It is Thursday, 30 years since the first Commodore Amiga came out: the Amiga 1000. This home computer released in the middle eighties, a lot of innovations in the field of multi-tasking, image and sound to the growing market for computers.
Commodore, the company acquired Amiga Corporation in 1984 and was thus a system in their hands that, while its origin in a gaming system had, but that the competition with Atari in the field of homecomputers could enter into. The resulting ‘Amiga from Commodore, later renamed Amiga 1000, got a great launch on the 23rd of July 1985 with a demonstration of Andy Warhol, images of singer Debbie Harry on the system is edited.
The subsequent production and sales were anything but prosperous. In the next few months knew Commodore there are only dozens to manufacture and when the production in november on steam, was late to the lucrative christmas period still to full advantage. In addition, it was the first Amiga was plagued by a buggy operating system. The real success for the Amiga came only with the cheaper Amiga 500, when there are more programs have appeared that use they could make of the advanced graphics capabilities of the system.

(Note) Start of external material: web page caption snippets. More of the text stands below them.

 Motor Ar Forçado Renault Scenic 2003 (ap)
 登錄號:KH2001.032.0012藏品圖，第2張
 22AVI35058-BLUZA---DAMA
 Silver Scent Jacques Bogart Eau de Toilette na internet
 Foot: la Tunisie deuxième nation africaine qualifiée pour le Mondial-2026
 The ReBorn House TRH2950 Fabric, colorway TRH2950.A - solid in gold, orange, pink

The Amiga 1000 had a Motorola 68000 cpu, which the pal version, which in Germany was made, on 7,09379 MHz ran. The computer had 256kB of ram, compared to 512kB for Amiga 500. In addition, there was 256kB Writable Control Store, in which the Kickstart-part of AmigaOS via floppy was loaded. Commodore was home to Kickstart at the later Amiga versions in rom, what the start times are significantly shortened. AmigaOS also consisted of the graphical Workbench user interface. One of the most vaunted features of AmigaOS was the ability to multitask, thanks to the Exec kernel.

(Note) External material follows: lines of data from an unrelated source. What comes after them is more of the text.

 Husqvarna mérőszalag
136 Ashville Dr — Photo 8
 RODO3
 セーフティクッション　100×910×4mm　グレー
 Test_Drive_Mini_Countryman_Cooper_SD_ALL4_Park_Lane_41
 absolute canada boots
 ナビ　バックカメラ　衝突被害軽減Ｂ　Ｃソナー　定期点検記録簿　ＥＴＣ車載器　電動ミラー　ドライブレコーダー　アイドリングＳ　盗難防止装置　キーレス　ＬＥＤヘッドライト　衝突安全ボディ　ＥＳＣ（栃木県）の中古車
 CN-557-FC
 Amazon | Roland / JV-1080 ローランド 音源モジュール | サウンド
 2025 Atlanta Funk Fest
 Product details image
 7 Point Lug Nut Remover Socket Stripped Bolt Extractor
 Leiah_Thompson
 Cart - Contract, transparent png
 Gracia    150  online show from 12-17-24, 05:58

An important piece of hardware was the Original Chip Set, consisting of a central Agnus chip and the Denise and Paula chips for respectively video and audio were responsible. The Amiga 1000 had a palette of 4096 colors, and a pal-resolution of 640×256 pixels or 640×512i in combination with an interlaced display, with use of 16 colors. The chipset could include different horizontal resolutions on the same screen display. The audio chip offered four 8bit-pcm-channels.

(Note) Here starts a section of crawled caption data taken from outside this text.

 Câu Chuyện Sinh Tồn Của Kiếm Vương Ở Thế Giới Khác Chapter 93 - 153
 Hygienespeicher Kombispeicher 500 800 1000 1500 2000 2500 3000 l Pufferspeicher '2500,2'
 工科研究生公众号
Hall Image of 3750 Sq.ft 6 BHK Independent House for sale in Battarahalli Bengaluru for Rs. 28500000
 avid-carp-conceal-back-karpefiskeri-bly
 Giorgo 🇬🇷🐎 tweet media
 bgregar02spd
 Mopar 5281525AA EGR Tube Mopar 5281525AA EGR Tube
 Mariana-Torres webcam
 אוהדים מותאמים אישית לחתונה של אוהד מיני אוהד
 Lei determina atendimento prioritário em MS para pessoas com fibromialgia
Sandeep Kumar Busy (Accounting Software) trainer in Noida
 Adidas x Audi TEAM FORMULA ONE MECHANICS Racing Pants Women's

The Amiga was known as a home computer for games, but was also widely used by graphic designers and to make music with. In addition, there was a lively demo scene, around the system, which are the capacities to the limit and drove. In addition, the system for video editing, and animations used by television and film studios. The sales knew, however, never that of the Commodore 64 to emulate. In the long term was the Amiga overtaken by the rise of the pc, that Commodore is not a good answer. In 1994, fell to the canvas for Commodore, and thus for the Amiga, although AmigaOS is still being developed.